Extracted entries

-- Start --

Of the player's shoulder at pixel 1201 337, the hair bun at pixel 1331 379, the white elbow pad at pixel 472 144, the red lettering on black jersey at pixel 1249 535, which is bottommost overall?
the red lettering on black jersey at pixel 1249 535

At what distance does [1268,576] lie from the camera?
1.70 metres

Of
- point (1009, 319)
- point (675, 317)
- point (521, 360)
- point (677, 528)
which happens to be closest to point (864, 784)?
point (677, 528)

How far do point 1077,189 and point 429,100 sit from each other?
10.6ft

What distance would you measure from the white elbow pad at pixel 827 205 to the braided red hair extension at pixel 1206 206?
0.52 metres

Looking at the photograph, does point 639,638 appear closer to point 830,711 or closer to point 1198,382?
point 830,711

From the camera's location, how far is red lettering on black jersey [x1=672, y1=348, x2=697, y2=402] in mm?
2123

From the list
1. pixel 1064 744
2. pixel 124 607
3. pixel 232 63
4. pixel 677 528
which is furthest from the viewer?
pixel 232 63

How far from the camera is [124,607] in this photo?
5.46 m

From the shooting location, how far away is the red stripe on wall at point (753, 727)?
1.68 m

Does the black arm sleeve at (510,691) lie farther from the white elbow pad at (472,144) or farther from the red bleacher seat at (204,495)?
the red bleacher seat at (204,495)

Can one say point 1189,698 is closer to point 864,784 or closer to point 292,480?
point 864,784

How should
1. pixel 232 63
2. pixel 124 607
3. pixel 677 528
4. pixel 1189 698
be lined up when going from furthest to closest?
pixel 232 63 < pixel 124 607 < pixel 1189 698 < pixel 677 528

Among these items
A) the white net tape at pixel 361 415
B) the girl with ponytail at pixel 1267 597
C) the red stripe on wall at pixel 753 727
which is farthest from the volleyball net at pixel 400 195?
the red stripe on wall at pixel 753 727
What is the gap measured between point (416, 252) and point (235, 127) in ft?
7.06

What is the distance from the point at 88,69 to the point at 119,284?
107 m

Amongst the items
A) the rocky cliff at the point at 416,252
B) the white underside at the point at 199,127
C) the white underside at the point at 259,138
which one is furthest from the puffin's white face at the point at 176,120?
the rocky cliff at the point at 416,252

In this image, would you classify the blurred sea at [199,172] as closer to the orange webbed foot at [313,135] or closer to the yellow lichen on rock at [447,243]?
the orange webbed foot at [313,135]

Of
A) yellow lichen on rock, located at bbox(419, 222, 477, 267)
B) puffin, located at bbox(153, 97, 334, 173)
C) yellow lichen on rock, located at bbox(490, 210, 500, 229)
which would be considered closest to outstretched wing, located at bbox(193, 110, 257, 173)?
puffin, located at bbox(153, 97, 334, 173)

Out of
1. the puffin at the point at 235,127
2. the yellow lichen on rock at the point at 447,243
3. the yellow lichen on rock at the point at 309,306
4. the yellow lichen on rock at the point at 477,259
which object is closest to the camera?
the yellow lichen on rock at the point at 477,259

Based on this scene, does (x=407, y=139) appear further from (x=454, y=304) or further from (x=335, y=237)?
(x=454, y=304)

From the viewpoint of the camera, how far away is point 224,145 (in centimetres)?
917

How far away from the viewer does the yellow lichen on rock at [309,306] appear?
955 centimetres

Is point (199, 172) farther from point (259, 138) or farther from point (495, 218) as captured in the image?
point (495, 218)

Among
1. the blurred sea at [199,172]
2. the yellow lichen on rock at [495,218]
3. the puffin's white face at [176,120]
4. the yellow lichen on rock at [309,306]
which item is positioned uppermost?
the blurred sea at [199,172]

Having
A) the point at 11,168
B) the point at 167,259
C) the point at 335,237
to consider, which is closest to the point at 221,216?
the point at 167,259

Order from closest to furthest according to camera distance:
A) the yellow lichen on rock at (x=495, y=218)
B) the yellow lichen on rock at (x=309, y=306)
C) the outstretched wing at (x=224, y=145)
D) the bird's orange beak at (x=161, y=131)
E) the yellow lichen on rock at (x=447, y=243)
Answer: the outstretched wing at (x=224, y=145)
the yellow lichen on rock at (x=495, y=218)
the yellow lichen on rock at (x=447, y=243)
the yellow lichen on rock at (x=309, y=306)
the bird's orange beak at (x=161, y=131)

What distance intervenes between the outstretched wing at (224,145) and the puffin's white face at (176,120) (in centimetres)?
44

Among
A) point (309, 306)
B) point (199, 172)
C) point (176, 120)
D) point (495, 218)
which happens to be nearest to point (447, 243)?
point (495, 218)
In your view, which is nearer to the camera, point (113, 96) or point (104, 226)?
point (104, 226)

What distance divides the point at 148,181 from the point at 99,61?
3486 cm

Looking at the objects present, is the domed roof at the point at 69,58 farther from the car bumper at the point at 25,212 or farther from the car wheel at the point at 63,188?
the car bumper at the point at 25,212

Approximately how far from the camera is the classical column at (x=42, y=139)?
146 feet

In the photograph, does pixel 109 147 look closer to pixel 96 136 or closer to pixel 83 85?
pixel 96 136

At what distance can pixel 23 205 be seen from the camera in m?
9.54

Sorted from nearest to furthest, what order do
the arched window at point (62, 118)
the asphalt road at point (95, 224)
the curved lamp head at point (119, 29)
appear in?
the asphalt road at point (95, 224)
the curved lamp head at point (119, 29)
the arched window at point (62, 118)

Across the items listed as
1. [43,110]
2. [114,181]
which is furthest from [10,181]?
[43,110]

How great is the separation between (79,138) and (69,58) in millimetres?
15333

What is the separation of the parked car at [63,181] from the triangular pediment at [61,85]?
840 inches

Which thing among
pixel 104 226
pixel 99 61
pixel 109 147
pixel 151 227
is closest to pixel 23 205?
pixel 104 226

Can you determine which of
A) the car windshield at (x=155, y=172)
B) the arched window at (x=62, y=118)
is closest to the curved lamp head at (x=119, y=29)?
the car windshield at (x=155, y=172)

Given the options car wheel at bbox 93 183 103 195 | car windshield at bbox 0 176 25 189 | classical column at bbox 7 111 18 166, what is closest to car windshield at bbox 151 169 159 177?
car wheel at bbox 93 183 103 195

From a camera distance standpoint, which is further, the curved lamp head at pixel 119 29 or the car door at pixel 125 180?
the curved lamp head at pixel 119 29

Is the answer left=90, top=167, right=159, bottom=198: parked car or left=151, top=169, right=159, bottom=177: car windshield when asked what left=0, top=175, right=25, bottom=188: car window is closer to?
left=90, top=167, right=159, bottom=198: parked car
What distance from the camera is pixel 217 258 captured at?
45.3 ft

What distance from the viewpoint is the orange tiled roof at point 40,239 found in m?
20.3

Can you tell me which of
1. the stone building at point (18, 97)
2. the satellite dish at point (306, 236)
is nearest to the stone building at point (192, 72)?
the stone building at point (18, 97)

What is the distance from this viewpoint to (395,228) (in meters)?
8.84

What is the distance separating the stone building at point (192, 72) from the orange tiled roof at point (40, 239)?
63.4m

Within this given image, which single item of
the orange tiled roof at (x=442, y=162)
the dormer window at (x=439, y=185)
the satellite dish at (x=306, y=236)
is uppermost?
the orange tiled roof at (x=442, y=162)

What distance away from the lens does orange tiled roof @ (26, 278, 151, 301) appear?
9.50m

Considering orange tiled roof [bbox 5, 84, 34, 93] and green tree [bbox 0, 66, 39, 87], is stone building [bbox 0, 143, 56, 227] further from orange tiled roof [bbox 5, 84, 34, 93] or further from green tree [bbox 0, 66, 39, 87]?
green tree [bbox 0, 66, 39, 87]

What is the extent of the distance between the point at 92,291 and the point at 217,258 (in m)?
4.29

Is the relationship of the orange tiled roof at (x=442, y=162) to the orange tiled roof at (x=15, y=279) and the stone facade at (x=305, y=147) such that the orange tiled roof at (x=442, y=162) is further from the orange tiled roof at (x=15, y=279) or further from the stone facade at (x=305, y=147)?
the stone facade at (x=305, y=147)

-- End --
-- Start --

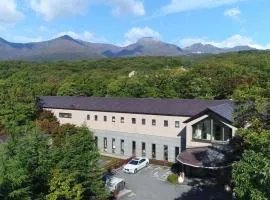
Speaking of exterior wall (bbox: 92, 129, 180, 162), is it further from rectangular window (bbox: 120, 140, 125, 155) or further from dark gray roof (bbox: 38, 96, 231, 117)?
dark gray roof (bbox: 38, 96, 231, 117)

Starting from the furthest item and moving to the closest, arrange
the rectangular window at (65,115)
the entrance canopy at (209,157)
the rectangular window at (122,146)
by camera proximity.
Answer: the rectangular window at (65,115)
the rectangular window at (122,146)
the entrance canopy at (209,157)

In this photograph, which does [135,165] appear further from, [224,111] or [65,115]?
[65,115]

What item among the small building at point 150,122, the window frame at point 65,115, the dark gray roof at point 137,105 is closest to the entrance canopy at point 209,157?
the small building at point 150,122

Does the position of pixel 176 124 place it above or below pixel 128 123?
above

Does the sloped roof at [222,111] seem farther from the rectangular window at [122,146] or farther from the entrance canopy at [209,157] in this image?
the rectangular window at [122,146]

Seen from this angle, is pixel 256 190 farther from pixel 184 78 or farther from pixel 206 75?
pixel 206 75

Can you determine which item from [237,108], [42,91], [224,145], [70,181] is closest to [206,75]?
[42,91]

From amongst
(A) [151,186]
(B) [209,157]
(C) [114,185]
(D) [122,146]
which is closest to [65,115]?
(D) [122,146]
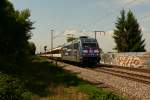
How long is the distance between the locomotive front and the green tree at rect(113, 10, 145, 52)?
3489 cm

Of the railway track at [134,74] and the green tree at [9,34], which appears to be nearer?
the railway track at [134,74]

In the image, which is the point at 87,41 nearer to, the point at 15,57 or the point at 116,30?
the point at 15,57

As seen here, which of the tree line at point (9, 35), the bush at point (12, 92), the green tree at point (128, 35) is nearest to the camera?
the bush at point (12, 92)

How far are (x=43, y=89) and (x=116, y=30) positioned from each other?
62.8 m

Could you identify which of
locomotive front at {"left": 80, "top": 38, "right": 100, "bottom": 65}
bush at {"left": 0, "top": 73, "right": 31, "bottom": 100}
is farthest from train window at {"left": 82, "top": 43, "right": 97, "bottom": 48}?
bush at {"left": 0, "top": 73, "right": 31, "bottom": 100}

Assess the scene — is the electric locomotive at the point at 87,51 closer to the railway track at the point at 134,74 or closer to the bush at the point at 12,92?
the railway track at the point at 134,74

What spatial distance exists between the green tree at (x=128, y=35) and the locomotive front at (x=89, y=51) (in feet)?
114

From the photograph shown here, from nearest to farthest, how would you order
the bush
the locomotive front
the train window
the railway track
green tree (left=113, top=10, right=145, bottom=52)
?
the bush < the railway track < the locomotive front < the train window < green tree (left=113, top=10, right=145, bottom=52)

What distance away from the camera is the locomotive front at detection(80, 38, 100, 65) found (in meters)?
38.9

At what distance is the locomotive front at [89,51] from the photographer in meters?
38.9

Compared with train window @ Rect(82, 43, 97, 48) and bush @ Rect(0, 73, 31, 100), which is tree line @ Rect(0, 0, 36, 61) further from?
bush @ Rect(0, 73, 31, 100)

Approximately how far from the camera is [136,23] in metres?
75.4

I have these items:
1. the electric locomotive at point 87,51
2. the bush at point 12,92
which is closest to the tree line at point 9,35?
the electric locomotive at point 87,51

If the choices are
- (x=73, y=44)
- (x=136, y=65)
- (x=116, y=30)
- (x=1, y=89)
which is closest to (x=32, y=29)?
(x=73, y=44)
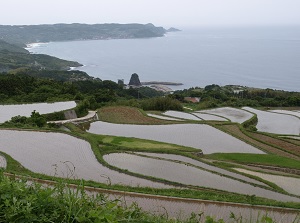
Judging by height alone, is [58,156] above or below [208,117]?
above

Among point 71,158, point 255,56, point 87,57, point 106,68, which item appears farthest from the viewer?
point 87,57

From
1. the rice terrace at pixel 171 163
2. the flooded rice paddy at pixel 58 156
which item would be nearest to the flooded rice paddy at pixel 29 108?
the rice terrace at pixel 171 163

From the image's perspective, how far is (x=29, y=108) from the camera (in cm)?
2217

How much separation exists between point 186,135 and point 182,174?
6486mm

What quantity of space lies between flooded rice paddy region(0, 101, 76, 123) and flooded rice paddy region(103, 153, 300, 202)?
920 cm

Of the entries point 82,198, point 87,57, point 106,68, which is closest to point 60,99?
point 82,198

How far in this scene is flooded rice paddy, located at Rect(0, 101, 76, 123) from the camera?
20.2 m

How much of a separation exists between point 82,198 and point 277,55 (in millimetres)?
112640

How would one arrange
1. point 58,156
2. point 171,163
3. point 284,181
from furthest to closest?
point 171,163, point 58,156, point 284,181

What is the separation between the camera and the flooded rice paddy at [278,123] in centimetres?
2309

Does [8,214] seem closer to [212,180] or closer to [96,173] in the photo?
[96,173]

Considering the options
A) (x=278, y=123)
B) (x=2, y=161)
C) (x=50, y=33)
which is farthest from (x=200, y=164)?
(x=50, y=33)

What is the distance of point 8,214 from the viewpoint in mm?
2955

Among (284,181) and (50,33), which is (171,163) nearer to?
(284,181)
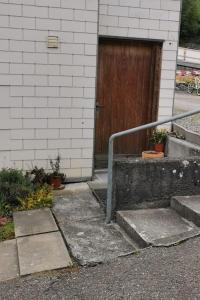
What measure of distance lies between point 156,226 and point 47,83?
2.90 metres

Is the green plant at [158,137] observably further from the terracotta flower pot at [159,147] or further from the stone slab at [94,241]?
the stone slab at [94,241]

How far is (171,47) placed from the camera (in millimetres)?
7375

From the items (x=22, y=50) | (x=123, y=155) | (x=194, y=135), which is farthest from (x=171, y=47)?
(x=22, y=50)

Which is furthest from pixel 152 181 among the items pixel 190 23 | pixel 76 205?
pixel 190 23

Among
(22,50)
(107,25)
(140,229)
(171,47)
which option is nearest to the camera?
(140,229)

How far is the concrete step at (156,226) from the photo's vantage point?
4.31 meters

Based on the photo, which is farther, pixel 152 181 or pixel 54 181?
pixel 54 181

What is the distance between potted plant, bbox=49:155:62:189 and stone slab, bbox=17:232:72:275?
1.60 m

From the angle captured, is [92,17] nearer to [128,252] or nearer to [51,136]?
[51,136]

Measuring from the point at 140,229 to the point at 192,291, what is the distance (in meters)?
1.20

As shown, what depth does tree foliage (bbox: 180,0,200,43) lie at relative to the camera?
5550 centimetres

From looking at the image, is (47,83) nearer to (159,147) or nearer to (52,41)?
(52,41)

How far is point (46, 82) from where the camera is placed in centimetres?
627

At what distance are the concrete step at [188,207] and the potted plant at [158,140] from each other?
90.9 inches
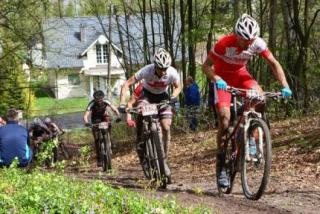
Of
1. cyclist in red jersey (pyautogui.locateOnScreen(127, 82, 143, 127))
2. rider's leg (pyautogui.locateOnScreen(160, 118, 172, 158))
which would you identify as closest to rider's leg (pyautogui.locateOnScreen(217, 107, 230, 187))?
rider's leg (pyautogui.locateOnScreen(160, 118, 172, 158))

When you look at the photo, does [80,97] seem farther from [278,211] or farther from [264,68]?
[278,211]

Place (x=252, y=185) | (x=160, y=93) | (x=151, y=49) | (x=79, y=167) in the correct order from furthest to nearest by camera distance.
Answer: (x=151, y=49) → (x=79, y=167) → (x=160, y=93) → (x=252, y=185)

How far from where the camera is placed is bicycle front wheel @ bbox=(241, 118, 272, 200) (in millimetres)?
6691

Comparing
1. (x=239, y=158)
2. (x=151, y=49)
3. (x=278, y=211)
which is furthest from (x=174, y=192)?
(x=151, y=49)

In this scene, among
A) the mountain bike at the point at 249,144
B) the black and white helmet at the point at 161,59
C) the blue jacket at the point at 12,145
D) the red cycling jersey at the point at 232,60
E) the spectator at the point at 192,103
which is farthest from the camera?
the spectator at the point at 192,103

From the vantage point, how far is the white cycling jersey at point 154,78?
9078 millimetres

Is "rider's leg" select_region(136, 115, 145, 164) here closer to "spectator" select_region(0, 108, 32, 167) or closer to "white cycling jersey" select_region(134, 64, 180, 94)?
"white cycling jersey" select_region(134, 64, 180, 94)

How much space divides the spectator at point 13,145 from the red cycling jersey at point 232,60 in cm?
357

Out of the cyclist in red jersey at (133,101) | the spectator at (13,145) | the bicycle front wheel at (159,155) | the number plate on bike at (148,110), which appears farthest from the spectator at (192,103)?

-- End --
-- Start --

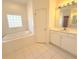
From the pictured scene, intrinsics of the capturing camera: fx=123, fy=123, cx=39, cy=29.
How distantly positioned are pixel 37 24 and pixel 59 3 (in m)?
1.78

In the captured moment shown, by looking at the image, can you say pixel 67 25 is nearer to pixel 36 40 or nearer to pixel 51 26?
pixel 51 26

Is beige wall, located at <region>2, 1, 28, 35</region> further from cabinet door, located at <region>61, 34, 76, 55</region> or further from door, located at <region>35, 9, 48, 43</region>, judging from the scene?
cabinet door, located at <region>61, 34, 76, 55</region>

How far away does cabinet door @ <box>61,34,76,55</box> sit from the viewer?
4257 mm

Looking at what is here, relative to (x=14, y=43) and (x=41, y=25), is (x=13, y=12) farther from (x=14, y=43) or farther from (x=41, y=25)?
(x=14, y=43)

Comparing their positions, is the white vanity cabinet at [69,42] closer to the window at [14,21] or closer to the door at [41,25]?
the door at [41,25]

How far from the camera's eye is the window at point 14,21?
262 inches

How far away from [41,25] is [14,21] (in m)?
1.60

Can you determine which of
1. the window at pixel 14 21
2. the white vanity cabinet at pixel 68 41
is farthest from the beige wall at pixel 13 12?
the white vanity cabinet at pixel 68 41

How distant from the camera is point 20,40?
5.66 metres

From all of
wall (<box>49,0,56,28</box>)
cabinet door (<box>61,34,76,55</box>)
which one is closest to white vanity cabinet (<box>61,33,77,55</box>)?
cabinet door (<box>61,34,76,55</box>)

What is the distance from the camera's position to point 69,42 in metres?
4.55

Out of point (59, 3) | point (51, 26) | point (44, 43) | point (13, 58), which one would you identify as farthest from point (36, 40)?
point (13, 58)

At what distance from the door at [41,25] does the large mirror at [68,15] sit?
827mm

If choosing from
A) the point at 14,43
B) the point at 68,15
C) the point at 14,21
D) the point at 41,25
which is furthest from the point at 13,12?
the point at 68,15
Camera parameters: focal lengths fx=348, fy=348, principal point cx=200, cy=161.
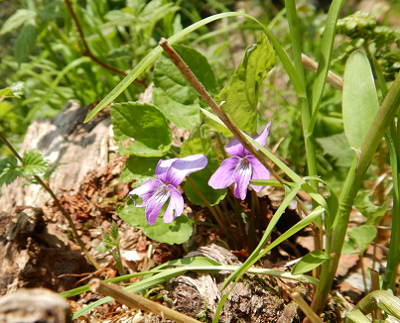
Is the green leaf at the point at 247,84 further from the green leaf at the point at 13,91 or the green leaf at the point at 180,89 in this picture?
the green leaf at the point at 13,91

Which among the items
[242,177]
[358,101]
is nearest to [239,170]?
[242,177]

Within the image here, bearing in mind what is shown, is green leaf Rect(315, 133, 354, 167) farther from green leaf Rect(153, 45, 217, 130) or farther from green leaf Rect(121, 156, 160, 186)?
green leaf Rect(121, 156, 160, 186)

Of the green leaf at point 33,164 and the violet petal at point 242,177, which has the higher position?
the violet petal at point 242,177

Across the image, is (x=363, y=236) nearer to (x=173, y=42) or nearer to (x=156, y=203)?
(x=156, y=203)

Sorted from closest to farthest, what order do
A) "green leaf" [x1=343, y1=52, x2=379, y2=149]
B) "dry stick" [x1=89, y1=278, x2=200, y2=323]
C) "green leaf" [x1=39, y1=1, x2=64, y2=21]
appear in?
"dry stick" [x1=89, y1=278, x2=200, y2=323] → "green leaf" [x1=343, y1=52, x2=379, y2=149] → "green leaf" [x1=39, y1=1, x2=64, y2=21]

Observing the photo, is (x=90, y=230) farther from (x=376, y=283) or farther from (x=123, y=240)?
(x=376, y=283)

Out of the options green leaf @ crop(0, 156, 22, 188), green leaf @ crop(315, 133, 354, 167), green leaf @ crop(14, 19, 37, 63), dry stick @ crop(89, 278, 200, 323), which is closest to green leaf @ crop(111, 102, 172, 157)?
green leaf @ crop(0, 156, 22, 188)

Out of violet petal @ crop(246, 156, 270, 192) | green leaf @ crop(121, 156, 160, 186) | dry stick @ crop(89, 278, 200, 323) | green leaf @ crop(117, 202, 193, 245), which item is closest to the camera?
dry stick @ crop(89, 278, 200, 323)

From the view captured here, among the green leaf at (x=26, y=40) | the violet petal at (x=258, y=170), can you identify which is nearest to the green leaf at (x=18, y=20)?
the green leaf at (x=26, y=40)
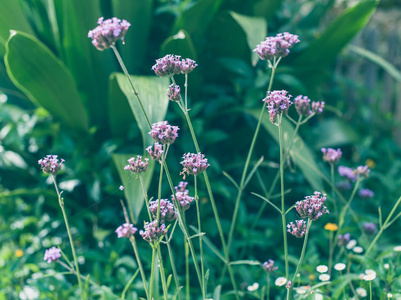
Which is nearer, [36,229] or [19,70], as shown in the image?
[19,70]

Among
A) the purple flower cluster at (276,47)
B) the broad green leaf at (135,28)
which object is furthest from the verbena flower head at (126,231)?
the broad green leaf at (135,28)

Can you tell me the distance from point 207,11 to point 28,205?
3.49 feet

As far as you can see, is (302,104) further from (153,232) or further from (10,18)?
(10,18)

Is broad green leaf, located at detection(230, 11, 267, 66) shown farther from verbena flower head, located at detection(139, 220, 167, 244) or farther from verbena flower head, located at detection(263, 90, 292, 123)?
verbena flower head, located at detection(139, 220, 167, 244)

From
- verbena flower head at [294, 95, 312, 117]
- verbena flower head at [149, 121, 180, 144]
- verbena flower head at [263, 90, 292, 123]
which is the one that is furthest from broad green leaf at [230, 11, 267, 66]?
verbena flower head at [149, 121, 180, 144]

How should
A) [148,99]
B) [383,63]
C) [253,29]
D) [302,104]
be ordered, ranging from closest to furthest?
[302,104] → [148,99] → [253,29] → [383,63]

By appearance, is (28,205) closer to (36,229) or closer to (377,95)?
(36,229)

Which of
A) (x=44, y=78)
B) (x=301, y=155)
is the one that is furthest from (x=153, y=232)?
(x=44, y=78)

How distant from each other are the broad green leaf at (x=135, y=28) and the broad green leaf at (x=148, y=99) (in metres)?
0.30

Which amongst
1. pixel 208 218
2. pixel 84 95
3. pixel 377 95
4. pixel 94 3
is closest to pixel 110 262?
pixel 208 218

-- End --

Aim of the exercise: Convert the lines starting at the one containing "Does the black" and ending at the one containing "pixel 232 63 <" into a JSON list of strings, one string per line, leaving out blank lines.

Correct output:
[
  "Does the black arm sleeve at (510,691) lie farther from the white elbow pad at (472,144) or farther from the red bleacher seat at (204,495)?",
  "the red bleacher seat at (204,495)",
  "Can one say point 1189,698 is closer to point 864,784 or closer to point 292,480?",
  "point 864,784",
  "How should",
  "1. pixel 232 63",
  "2. pixel 124 607",
  "3. pixel 677 528",
  "4. pixel 1189 698",
  "be lined up when going from furthest to closest?",
  "pixel 232 63 < pixel 124 607 < pixel 1189 698 < pixel 677 528"
]